Trading riding at speed down hills for the steep, banked curves of a velodrome and single, fixed gear, brakeless track bikes was an adjustment.
“It’s a different type of scary because you go so much faster,” Gies smiled.
He does six days a week of interval-based training and gym work focused on strength and conditioning, two days through the summer on the Milton velodrome, one of just three tracks in Canada, along with Edmonton’s and a third in Bromont, Quebec. Although still young and developing, his strengths would include high-end power dovetailing with sprints, and also, in a sport where there is no free ride to the podium, a willingness to embrace and complete every portion of his workouts.
“It gives you a purpose,” said Gies, who prefers heading to the start line knowing he has done everything he can to be successful. “I don’t want to have a ‘what if.’
“You know you work so hard, you have a shot at the podium.”
He won five medals at last year’s cycling nationals, upping that total this year with six golds and a silver, along with better times.
“It was a fantastic three days,” said Gies. “You don’t have to be winning all the time, but the wins help you go.”
Track racing is a combination of speed, tactics and circumstance, some head-to-head events for example, unfolding at a comparative snail’s pace before one rider decides to make a break for it.
“You can beat people who are faster than you if you outrace them.”
There is also a significant mental component to racing. Despite the fickle nature of the Keirin, Gies was frustrated he had finished second - lost in his mind - requiring a quick reboot.
“The mental game can ruin you,” he said. “You can’t let it affect you, you have to bounce back. I was obviously upset with it but it was the first day so I couldn’t let it upset me.”
Having literally been to the top of the podium in the U17 division, Gies now faces the prospect of starting at the bottom and beginning his climb through the U19 ranks nationally and hopefully beyond.

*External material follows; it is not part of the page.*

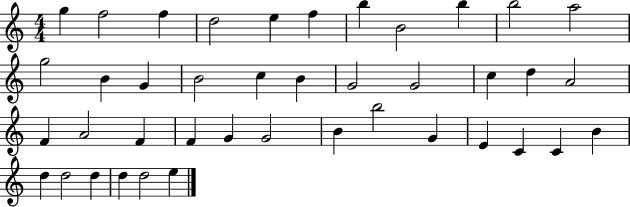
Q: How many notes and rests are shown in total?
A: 41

U19 does include the opportunity to compete internationally for Canada, through achieving qualifying standards, training for which has become his primary goal. His U17 victory in individual pursuit did qualify Gies for a first taste of that, a berth in Apeldoorn, Holland’s U19 showcase event.
There is a big gap from where he is now to where he wants to get to, says Gies, but he feels it is manageable should he continue to progress across the next two years.
“We’ll see what happens,” he concluded. “It’s just a lot of training, a lot of training.”